#### Reading text
= = =

|On a routine flight from Cookeville to Murfreesboro, one Murfreesboro pilot had to make an emergency landing at the Murfreesboro Municipal Airport after his plane experienced electrical failure late June.
Brian Gourley, a second lieutenant with the Murfreesboro Composite Squadron of Civil Air Patrol, was flying an orientation flight for two CAP cadets when the Cessna 172 he was piloting when all the lights in the cockpit started going out.
"This was a serious situation," explained Gourley. " Pilots have to make some big decisions when experiencing an electrical failure and are critical to the safe conclusion of the flight."
In flight complications occur infrequently, but when they do, it is the pilot’s duty to revert to previous training in how to handle the situation at hand. Gourley reverted back to his training, knowing he had to remain calm and think quickly. Since the engine-driven alternator failed, their plane was operating solely on battery power, which serves as an emergency source of power.
"I immediately tried to reset the alternator by turning it off, then on again. In order to conserve battery power, I shut off one of the radios and other non-essential equipment in the plane."
The Murfreesboro airport does not have a control tower, so nearby pilots need to make position reports and state their intentions via radio to avoid collisions. Their plane did not have enough battery power to maintain use of the remaining radio and transponder, so they were now completely without electrical power. However, the engine will continue to function normally because it runs on an independent electrical system.

= = =

#### Exercise data
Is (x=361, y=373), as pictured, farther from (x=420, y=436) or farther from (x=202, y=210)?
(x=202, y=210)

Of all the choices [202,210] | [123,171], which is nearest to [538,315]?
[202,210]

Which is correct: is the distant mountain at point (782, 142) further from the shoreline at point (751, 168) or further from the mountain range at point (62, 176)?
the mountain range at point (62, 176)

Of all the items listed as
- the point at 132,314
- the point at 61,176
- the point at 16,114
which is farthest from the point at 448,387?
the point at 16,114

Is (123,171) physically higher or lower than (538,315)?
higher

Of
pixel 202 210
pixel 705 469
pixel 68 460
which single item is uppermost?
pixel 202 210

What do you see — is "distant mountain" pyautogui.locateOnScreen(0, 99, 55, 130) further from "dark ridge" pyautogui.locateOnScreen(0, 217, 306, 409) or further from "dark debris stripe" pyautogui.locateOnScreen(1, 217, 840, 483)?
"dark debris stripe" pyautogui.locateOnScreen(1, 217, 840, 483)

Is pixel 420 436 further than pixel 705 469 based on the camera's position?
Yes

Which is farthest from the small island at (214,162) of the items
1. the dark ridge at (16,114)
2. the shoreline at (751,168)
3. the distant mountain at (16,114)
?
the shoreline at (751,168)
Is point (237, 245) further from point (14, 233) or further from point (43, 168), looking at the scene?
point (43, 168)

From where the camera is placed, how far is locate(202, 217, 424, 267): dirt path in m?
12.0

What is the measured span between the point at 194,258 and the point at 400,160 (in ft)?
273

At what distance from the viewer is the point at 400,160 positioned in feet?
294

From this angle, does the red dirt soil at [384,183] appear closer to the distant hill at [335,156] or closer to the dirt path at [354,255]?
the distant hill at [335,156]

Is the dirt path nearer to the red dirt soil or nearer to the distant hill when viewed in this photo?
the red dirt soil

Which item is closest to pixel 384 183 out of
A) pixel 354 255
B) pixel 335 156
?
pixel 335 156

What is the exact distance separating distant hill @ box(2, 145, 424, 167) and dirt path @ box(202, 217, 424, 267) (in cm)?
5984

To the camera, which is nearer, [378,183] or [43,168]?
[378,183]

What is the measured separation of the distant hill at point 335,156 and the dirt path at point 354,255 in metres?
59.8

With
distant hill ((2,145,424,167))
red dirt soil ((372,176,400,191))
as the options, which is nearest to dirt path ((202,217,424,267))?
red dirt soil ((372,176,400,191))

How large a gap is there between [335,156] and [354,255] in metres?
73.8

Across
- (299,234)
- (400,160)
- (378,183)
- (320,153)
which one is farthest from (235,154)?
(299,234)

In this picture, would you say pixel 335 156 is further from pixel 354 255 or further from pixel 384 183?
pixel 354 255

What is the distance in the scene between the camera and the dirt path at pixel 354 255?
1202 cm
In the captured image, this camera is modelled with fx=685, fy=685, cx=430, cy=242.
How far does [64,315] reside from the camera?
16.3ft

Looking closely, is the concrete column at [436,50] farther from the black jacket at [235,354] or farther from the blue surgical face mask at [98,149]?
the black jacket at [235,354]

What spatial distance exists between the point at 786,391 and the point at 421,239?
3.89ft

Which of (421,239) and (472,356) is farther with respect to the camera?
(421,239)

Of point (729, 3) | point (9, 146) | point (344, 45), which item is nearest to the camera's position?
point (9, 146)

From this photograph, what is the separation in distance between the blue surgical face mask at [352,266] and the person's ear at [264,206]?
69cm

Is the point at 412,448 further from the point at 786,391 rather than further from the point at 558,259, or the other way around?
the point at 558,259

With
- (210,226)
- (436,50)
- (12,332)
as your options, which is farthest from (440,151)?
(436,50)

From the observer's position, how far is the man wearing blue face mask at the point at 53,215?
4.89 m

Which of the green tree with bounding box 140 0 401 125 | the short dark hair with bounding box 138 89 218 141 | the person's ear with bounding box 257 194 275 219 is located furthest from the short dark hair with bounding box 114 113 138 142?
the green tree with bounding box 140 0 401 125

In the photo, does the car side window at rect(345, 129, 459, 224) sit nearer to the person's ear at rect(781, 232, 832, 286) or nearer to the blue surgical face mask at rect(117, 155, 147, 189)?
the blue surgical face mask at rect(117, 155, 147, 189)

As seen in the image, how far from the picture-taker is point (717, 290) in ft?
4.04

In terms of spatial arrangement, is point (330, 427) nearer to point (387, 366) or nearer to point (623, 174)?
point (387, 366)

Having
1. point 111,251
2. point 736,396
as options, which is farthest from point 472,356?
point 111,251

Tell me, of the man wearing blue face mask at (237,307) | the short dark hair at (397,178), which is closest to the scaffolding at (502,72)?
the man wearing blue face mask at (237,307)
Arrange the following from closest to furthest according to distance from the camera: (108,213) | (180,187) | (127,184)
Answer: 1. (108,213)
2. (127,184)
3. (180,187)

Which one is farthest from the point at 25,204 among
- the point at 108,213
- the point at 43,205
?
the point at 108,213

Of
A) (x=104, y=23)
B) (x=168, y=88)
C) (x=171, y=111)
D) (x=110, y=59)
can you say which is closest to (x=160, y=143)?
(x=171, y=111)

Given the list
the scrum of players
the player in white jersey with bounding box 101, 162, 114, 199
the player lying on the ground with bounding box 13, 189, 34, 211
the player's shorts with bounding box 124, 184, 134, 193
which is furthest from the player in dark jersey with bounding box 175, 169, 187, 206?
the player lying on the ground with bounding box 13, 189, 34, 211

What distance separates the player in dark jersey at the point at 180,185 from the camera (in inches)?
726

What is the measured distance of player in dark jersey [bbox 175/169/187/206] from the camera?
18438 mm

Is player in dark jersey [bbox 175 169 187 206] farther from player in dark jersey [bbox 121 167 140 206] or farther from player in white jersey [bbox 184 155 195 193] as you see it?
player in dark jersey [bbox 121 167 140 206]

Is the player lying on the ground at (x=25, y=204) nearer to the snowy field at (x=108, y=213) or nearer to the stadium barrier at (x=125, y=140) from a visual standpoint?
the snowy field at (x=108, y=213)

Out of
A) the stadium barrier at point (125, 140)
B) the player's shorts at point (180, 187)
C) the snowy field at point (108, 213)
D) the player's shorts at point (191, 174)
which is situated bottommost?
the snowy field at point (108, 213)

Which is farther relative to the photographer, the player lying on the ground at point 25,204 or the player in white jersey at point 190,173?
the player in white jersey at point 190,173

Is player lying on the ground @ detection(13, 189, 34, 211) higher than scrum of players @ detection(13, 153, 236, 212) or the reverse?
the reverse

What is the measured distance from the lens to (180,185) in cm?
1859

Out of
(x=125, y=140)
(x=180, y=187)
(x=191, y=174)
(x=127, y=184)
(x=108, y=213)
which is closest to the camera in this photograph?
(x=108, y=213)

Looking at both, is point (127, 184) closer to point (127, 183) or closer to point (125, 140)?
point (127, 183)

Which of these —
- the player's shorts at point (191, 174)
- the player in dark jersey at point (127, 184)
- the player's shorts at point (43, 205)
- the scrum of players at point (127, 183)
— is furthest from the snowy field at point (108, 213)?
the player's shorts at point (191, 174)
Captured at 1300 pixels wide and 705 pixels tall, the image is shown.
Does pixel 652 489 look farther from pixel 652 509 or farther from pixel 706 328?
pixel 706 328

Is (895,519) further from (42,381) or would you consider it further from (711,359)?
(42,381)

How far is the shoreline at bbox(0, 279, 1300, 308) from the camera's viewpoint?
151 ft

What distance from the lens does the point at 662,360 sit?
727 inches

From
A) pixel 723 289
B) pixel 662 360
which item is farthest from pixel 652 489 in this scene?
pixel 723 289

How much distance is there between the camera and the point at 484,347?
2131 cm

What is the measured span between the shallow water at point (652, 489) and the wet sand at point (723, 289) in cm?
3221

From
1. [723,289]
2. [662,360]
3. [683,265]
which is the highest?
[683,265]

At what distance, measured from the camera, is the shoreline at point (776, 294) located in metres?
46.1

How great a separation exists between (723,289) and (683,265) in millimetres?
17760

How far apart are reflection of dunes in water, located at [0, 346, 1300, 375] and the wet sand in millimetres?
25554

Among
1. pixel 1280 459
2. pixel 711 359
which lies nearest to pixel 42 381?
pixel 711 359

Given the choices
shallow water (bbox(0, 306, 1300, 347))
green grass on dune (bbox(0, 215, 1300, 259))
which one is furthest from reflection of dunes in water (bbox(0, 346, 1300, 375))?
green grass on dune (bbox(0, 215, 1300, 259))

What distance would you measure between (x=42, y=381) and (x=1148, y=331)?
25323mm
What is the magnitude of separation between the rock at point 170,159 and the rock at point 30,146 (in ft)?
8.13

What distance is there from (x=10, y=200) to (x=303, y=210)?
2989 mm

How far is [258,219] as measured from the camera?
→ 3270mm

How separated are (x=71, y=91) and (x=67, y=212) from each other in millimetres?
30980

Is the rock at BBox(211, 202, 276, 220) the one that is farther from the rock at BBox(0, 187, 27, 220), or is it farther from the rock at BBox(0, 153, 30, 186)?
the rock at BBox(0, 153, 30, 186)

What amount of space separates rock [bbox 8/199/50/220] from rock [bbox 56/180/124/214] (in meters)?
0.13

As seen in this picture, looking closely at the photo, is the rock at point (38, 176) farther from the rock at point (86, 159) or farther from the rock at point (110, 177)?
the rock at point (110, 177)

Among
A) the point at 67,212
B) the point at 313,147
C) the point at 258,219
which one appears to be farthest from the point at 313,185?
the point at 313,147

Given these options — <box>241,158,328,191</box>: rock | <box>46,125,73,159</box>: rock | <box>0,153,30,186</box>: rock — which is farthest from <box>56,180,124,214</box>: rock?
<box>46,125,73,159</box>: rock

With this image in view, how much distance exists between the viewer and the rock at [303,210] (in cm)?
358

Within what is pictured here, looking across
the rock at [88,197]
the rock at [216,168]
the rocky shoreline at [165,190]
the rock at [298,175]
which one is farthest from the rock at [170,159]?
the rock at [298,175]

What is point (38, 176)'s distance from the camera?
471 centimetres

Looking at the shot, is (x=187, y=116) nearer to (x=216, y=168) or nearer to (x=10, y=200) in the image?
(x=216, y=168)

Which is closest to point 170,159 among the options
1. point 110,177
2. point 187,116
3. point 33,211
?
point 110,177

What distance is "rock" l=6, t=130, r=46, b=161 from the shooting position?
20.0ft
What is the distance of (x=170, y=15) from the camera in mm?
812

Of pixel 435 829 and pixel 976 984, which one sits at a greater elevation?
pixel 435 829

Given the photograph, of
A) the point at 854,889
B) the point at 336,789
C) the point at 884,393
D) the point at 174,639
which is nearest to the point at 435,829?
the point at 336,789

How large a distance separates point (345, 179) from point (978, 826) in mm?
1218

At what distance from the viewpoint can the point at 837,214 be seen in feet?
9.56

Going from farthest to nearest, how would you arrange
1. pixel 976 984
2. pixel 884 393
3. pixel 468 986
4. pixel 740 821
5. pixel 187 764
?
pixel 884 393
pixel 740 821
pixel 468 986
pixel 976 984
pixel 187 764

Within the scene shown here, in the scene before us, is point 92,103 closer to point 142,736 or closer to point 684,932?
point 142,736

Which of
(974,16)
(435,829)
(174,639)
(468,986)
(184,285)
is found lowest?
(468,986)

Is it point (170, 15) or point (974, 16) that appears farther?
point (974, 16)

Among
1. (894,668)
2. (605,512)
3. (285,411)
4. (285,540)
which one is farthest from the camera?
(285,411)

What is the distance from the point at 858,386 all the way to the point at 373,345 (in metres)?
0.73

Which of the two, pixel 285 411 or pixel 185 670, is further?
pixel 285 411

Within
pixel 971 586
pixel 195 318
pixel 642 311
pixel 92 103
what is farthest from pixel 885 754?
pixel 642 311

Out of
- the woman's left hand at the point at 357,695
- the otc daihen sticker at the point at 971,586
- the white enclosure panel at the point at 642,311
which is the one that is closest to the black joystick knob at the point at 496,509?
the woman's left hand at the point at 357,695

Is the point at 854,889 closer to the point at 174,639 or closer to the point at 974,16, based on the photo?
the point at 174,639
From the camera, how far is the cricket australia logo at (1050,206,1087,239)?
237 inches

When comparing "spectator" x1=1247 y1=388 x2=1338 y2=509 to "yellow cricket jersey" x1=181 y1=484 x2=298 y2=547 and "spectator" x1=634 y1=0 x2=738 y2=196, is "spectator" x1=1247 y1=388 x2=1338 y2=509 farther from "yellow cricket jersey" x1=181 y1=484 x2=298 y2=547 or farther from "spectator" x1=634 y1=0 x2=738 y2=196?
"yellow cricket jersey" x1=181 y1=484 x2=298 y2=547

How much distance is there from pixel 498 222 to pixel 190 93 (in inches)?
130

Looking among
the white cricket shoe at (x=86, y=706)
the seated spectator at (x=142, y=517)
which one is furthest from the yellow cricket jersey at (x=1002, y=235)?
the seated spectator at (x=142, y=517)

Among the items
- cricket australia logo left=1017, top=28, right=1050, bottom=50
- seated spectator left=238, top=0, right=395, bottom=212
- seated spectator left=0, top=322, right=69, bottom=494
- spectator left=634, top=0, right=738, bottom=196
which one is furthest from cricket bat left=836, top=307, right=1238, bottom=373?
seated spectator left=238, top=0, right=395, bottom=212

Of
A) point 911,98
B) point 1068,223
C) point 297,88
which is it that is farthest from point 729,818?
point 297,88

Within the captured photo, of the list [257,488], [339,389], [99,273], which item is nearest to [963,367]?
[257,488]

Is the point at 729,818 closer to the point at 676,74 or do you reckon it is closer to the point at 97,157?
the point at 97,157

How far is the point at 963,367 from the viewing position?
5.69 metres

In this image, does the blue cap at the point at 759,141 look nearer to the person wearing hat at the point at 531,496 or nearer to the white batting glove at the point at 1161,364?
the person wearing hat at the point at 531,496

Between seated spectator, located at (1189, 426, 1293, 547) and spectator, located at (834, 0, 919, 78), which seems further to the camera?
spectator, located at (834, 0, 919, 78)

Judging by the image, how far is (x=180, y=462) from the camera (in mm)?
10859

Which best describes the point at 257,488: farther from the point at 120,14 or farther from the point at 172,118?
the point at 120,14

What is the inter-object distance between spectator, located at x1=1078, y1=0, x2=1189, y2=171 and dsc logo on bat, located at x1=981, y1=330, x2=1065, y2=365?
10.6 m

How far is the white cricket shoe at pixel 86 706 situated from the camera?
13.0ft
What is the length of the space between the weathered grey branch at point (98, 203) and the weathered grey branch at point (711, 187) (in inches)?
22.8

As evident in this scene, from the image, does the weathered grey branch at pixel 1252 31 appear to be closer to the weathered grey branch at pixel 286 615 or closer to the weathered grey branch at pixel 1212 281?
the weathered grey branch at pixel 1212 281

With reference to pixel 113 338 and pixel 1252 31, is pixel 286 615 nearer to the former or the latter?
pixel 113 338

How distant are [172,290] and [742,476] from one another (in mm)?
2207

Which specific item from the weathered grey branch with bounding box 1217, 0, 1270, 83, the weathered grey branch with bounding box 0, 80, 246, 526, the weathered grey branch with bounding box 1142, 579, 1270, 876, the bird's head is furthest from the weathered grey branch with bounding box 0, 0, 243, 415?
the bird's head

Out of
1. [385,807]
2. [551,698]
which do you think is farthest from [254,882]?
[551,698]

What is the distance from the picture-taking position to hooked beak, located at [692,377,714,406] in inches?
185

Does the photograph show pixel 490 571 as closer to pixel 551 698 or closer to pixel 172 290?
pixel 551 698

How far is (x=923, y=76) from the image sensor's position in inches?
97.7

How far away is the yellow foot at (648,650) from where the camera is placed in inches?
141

= = =

#### Assigned task A
In the emergency-landing text, condense the paragraph beginning "The Murfreesboro airport does not have a control tower" into a short bulleted list that keeps its main facts.
#### Assigned task B
From the emergency-landing text, output the passage starting at "The Murfreesboro airport" and ending at "independent electrical system.".
Rely on the emergency-landing text alone, not the data.

#### Result A
- The Murfreesboro airport has no control tower, so nearby pilots must make position reports and state their intentions by radio to avoid collisions.
- The plane lacked the battery power to keep the remaining radio and transponder running, leaving it with no electrical power at all.
- The engine kept working normally because it runs on an independent electrical system.

#### Result B
The Murfreesboro airport does not have a control tower, so nearby pilots need to make position reports and state their intentions via radio to avoid collisions. Their plane did not have enough battery power to maintain use of the remaining radio and transponder, so they were now completely without electrical power. However, the engine will continue to function normally because it runs on an independent electrical system.